2位はFacebookの共同創業者兼CEO、Mark Zuckerberg氏だ。2011年に1位になるなどランキングの常連だが、昨年はCOOのSheryl Sandbergに1位を譲った。

創業時に大学生だったZuckerberg氏も30歳になり、Facebookの時価総額はピークで2000億ドルに達した。2014年には世界広告市場の8%のシェアをとると予想されており、メディアに占める存在感は大きくなるばかり。

Zuckerberg氏は今年、2013年に立ち上げたインターネットを利用できない途上国の人にアクセスを提供するための非営利団体Internet.orgの活動を継続し、3月にはVRヘッドセットのOculus Riftを20億ドルで買収している。

3位はAppleでCEOを務めるTim Cook氏(54歳)。昨年6位からのトップ3入りとなる。今年は「Apple Watch」「Apple Pay」など新規分野進出となる製品発表はもちろん、自身が同性愛者であることを認めたのも大きなニュースとなった。

アイコン的存在だったSteve Jobs氏が2011年10月に逝去して以来、大きな穴を埋める難しいタスクを背負っているが2014年は「iPhone 6」「iPhone 6 Plus」の成功など、実り多い一年となった。

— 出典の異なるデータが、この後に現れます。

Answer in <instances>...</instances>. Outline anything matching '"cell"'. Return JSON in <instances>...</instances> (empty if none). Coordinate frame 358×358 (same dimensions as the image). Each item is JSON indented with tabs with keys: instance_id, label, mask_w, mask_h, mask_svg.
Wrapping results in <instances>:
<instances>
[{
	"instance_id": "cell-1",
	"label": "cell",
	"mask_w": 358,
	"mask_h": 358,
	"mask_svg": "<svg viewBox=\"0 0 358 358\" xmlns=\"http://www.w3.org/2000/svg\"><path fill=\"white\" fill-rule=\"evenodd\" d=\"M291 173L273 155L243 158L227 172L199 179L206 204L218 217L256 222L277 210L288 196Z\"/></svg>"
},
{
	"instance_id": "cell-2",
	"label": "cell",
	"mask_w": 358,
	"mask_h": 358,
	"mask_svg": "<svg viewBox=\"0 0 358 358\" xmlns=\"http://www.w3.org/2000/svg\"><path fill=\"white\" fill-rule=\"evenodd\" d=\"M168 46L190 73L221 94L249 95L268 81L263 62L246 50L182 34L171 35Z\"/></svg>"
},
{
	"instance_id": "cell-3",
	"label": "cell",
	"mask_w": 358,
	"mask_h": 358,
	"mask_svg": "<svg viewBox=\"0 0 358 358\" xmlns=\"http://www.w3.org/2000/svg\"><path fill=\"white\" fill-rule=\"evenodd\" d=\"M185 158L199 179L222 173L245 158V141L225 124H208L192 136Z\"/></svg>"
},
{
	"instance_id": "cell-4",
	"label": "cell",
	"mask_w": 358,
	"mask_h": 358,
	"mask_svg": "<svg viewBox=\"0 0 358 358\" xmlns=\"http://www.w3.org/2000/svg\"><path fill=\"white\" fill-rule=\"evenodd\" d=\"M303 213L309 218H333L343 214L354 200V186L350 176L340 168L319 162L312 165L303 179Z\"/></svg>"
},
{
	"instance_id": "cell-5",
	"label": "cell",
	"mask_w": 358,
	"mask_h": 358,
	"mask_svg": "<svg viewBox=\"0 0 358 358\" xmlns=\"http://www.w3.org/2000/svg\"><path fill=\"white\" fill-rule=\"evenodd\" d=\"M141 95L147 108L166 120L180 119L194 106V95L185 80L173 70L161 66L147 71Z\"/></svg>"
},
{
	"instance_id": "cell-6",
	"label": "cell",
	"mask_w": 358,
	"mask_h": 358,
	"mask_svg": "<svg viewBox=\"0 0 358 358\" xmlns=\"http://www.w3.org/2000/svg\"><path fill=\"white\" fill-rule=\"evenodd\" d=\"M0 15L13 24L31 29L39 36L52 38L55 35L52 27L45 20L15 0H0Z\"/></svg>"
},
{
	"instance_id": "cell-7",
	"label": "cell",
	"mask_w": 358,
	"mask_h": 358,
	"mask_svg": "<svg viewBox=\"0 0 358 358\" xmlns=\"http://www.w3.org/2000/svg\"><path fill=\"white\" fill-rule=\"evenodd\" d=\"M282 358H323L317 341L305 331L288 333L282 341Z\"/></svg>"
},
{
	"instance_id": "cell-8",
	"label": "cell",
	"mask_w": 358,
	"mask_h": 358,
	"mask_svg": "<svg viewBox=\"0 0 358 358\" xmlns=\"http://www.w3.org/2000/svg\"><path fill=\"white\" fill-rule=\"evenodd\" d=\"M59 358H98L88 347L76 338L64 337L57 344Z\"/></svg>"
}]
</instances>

4位は英国で影響力の大きい英国国営協会(BBC)の会長、Tony Hall氏。

5位は米Amazonの創業者兼CEO、Jeff Bezos氏。前回7位からのランクアップとなる。初のスマートフォン「Fire Phone」は失敗となったが、成長への投資を止めない経営手腕が注目されている。第3四半期の業績は予想を下回る結果となったが、2013年にWashington Post買収を発表したことも順位アップの一因のようだ。

6位は米TwitterのCEO、Dick Costolo氏。昨年4位からダウンしたが、毎日2億8400万人のユーザーが送るツイートの総数は5億回、情報を入手したり広げる場としてメディアの役割を果たしている。今年は広告、米国での「Buy」ボタンによる電子商取引への拡大などに取り組んだ。

7位はメディア王ことRupert Murdoch氏で21st Century FoxおよびNews Corpのトップを務める。英国ではセレブや政治家の電話盗聴で傘下のタブロイド紙「News of the World」が閉鎖に追い込まれた。今年はTime Wornerの買収を試みたが断念している。

英国の新聞のランキングだけあって、英国企業や英国で活躍中の俳優などが多くランクされているが、興味深い顔をいくつか紹介しよう。

たとえば10位のTaylor Swift氏は24歳の女性ミュージシャンで、Spotify(スウェーデン)への楽曲提供を止めたことで大きな注目を浴びた。Spotifyでの売り上げは1曲再生される毎に0.006~0.0084ドル程度といわれており、「価値あるものは価格を伴う」とSwift氏は述べた。そのSpotifyのトップ、Daniel Ek氏は41位に選ばれている。

YouTubeにまつわる人物も数人ランクインしている。20位のPewDiePie(Felix Kjellberg)氏はスウェーデンのYou Tubeコメディアンで、90位のZoella氏もYou Tubeで活躍する美容・ファッション通。You Tubeの新しいCEO、Susan Wojcicki氏は47位で初登場となっている。

このほか、米Netflixの最高コンテンツ責任者であるTed Sarandos氏(21位)、米Buzz Feedの創業者兼CEOのJonah Peretti氏(30位)、米Snapchatの共同創業者兼CEO Evan Spiegel氏(31位)、eBayの創業者兼会長のPierre Omidyar氏(53位)、米MediumのCEOでTwitterの共同創業者でもあるEv Williams氏(57位)、米MicrosoftのCEOのSatya Nadella氏(59位)、米Yahoo!のCEOであるMarissa Mayer氏(63位)などの顔が並んでいる。